═════ Records for the exercise ═════

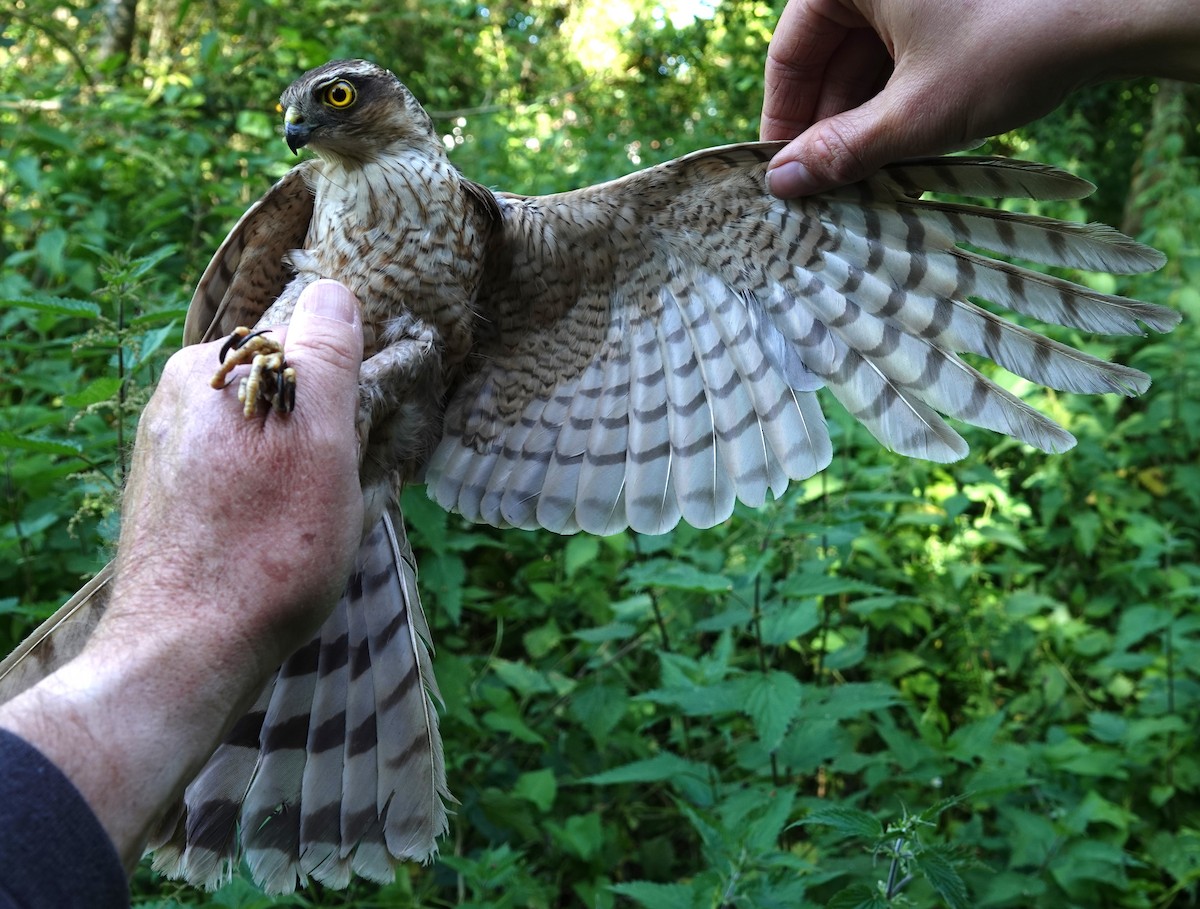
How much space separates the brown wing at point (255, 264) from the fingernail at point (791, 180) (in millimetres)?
1335

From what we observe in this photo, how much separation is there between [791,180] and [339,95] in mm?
1312

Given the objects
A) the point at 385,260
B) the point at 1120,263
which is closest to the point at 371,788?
the point at 385,260

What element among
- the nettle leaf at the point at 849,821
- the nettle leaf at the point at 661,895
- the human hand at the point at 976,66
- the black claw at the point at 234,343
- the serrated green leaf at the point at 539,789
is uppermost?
the human hand at the point at 976,66

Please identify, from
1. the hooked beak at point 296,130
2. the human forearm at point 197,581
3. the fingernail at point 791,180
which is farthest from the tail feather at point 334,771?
the fingernail at point 791,180

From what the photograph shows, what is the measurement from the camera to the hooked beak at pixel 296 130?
2.81 m

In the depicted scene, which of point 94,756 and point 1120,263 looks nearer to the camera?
point 94,756

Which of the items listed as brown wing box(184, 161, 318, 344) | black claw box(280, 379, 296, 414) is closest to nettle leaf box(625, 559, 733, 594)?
black claw box(280, 379, 296, 414)

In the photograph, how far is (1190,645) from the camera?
13.8 feet

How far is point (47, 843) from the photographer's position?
1.35 meters

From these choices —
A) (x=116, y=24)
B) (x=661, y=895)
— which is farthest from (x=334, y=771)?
(x=116, y=24)

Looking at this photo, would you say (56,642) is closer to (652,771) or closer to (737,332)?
(652,771)

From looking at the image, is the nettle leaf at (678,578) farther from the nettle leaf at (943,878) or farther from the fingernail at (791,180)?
the fingernail at (791,180)

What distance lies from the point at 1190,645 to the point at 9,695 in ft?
14.1

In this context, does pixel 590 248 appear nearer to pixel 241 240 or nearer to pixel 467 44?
pixel 241 240
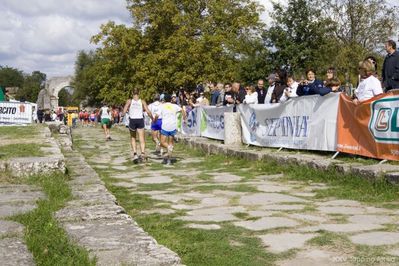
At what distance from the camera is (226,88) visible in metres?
14.3

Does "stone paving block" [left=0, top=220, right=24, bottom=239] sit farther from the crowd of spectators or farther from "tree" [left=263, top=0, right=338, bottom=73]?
"tree" [left=263, top=0, right=338, bottom=73]

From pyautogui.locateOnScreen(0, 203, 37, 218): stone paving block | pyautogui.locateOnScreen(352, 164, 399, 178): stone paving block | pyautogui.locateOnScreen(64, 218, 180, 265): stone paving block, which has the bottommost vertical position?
pyautogui.locateOnScreen(0, 203, 37, 218): stone paving block

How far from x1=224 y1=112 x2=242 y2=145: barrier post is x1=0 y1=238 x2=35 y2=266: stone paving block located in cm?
903

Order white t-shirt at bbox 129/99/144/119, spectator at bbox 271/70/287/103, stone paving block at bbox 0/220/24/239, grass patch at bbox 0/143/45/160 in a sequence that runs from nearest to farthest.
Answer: stone paving block at bbox 0/220/24/239 < grass patch at bbox 0/143/45/160 < spectator at bbox 271/70/287/103 < white t-shirt at bbox 129/99/144/119

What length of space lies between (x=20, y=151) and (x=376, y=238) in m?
5.89

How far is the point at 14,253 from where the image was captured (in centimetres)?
296

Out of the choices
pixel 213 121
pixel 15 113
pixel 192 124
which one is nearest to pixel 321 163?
pixel 213 121

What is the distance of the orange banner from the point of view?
6.75 m

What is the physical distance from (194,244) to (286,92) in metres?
7.16

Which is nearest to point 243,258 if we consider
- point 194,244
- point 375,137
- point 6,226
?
point 194,244

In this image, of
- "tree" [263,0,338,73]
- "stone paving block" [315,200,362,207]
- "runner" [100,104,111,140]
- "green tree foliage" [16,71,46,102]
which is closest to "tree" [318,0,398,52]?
"tree" [263,0,338,73]

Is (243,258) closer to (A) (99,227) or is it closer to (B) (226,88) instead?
(A) (99,227)

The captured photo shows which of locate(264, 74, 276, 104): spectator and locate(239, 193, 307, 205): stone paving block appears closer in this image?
locate(239, 193, 307, 205): stone paving block

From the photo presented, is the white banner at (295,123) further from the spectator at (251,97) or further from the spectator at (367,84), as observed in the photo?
the spectator at (251,97)
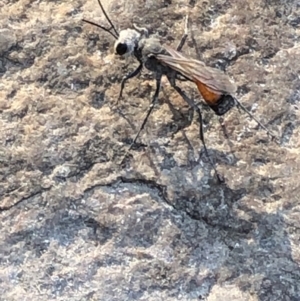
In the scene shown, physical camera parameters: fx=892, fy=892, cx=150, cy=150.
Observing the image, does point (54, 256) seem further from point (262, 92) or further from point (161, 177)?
point (262, 92)

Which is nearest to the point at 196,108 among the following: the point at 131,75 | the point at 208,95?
the point at 208,95

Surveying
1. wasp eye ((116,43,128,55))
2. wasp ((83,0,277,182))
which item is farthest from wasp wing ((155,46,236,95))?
wasp eye ((116,43,128,55))

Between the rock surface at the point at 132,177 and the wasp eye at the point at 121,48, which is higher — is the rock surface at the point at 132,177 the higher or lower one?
the lower one

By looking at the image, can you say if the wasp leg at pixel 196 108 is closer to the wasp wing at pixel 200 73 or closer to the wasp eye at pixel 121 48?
the wasp wing at pixel 200 73

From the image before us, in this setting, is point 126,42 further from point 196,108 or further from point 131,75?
point 196,108

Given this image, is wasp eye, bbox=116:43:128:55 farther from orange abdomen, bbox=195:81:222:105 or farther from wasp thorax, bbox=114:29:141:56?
orange abdomen, bbox=195:81:222:105

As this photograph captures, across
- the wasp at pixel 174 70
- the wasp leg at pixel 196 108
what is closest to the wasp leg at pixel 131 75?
the wasp at pixel 174 70
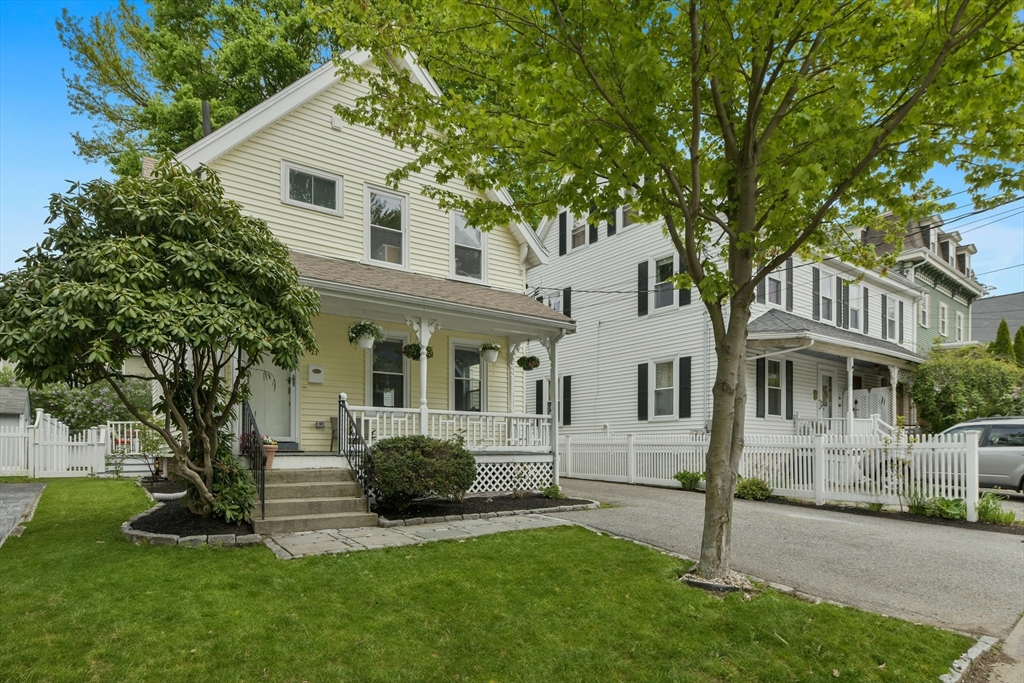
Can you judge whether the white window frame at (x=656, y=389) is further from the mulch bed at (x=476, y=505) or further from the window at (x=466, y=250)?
the mulch bed at (x=476, y=505)

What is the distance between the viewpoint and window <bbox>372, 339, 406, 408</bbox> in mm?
12945

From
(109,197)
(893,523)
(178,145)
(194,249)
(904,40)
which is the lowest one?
(893,523)

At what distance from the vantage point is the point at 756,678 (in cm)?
421

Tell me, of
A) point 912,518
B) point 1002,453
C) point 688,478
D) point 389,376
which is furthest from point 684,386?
point 389,376

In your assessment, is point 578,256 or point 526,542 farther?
point 578,256

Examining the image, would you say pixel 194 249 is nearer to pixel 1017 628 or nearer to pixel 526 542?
pixel 526 542

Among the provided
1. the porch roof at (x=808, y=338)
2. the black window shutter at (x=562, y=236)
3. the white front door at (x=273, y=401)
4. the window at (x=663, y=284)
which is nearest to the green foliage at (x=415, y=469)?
the white front door at (x=273, y=401)

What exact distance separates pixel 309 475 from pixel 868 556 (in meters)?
7.62

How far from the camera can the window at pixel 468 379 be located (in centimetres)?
1405

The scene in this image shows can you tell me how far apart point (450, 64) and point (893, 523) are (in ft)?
32.1

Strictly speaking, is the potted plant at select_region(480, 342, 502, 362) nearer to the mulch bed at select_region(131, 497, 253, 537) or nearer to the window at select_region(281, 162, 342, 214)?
the window at select_region(281, 162, 342, 214)

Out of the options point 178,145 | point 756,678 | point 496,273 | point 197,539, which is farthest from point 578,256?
point 756,678

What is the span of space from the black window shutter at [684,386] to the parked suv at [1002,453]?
6.07 meters

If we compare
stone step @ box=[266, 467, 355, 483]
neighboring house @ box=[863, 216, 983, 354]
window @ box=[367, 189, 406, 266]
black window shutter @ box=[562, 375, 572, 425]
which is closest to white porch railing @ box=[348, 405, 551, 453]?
stone step @ box=[266, 467, 355, 483]
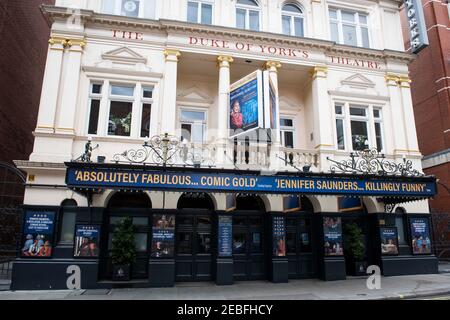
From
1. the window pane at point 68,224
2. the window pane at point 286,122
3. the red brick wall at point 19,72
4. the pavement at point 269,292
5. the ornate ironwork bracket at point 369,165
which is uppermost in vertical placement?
the red brick wall at point 19,72

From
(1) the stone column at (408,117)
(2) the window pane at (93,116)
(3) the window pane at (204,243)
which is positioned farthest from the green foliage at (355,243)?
(2) the window pane at (93,116)

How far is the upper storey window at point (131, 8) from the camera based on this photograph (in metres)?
14.5

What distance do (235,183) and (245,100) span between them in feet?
12.5

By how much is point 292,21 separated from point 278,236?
1001 centimetres

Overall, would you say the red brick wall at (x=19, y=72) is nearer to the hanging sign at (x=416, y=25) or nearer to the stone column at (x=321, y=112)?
the stone column at (x=321, y=112)

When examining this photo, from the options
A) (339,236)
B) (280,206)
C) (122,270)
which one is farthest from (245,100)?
(122,270)

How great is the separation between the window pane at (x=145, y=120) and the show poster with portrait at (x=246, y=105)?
3.26 meters

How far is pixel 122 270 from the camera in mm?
11750

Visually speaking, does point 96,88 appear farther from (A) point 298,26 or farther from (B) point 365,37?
(B) point 365,37

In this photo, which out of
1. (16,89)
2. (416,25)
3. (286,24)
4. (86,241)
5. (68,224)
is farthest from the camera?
(16,89)

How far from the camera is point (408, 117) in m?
15.8

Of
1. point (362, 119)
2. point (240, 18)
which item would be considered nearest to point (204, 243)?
point (362, 119)
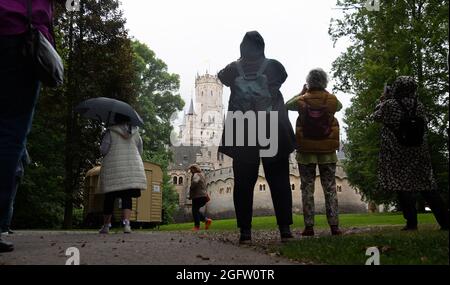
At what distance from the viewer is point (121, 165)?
8.06m

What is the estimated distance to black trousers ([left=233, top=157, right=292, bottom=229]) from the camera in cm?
582

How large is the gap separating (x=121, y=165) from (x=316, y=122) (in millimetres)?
3201

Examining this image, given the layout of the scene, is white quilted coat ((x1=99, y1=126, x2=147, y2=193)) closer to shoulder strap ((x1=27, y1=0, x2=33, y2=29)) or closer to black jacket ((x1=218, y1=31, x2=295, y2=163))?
black jacket ((x1=218, y1=31, x2=295, y2=163))

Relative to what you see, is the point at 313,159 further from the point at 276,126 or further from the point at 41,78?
the point at 41,78

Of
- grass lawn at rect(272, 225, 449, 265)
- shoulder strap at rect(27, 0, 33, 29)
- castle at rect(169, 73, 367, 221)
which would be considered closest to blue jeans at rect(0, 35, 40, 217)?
shoulder strap at rect(27, 0, 33, 29)

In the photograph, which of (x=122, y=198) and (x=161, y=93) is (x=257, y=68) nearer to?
(x=122, y=198)

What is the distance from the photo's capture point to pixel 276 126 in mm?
5895

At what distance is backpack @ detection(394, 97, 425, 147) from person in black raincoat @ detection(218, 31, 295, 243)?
58.1 inches

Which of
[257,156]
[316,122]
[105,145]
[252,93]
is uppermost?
[252,93]

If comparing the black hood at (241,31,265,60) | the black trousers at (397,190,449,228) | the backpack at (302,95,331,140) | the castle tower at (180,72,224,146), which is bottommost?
the black trousers at (397,190,449,228)

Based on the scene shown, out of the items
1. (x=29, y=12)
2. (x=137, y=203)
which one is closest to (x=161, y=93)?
(x=137, y=203)

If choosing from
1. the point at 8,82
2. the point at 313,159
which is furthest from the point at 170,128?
the point at 8,82

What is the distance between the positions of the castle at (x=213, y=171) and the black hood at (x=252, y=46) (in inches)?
930

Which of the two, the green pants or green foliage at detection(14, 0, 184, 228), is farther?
green foliage at detection(14, 0, 184, 228)
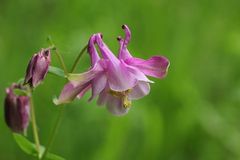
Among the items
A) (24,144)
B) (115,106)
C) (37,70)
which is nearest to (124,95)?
(115,106)

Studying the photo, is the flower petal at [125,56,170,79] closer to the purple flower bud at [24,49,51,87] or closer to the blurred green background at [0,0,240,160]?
the purple flower bud at [24,49,51,87]

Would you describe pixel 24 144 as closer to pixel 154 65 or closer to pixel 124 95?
pixel 124 95

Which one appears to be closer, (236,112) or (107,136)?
(107,136)

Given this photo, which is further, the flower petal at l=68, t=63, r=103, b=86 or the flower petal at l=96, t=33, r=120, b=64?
the flower petal at l=96, t=33, r=120, b=64

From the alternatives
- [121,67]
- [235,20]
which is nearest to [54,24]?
[235,20]

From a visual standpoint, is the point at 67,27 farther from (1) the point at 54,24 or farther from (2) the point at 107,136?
(2) the point at 107,136

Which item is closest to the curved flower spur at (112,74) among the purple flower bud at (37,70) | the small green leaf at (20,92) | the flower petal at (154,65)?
the flower petal at (154,65)

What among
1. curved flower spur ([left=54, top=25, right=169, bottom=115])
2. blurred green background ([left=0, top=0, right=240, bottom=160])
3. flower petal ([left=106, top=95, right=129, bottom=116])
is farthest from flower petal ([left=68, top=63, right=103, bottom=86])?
blurred green background ([left=0, top=0, right=240, bottom=160])
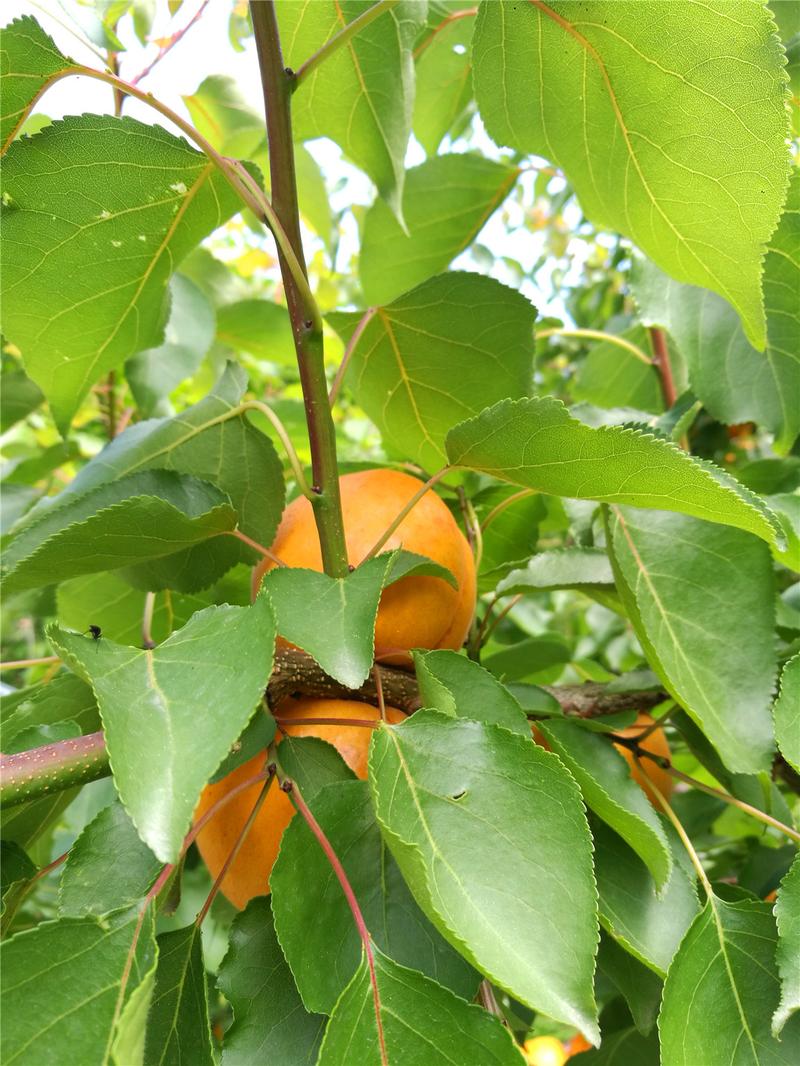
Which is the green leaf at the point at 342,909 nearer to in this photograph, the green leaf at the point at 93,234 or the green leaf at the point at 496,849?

═════

Convert the stretch of the listing above, from the line that contains "From the alternatives" through the end of the listing, into a JSON list of strings with one string per line and blank lines left out. Leave the pictures out of the answer.

▶ **Written reply**
[
  "From the alternatives",
  "- [121,67]",
  "- [235,20]",
  "which is nearest to [54,24]?",
  "[235,20]",
  "From a visual standpoint, is the point at 67,27 farther from (1) the point at 54,24 or farther from (2) the point at 107,136?",
  "(2) the point at 107,136",
  "Which item is closest to the curved flower spur at (112,74) among the purple flower bud at (37,70) | the small green leaf at (20,92) | the flower petal at (154,65)?",
  "the flower petal at (154,65)",
  "What among",
  "1. curved flower spur ([left=54, top=25, right=169, bottom=115])",
  "2. blurred green background ([left=0, top=0, right=240, bottom=160])",
  "3. flower petal ([left=106, top=95, right=129, bottom=116])",
  "is farthest from flower petal ([left=68, top=63, right=103, bottom=86])?",
  "blurred green background ([left=0, top=0, right=240, bottom=160])",
  "Which is the green leaf at the point at 342,909 nearer to in this photograph, the green leaf at the point at 93,234 or the green leaf at the point at 496,849?"
]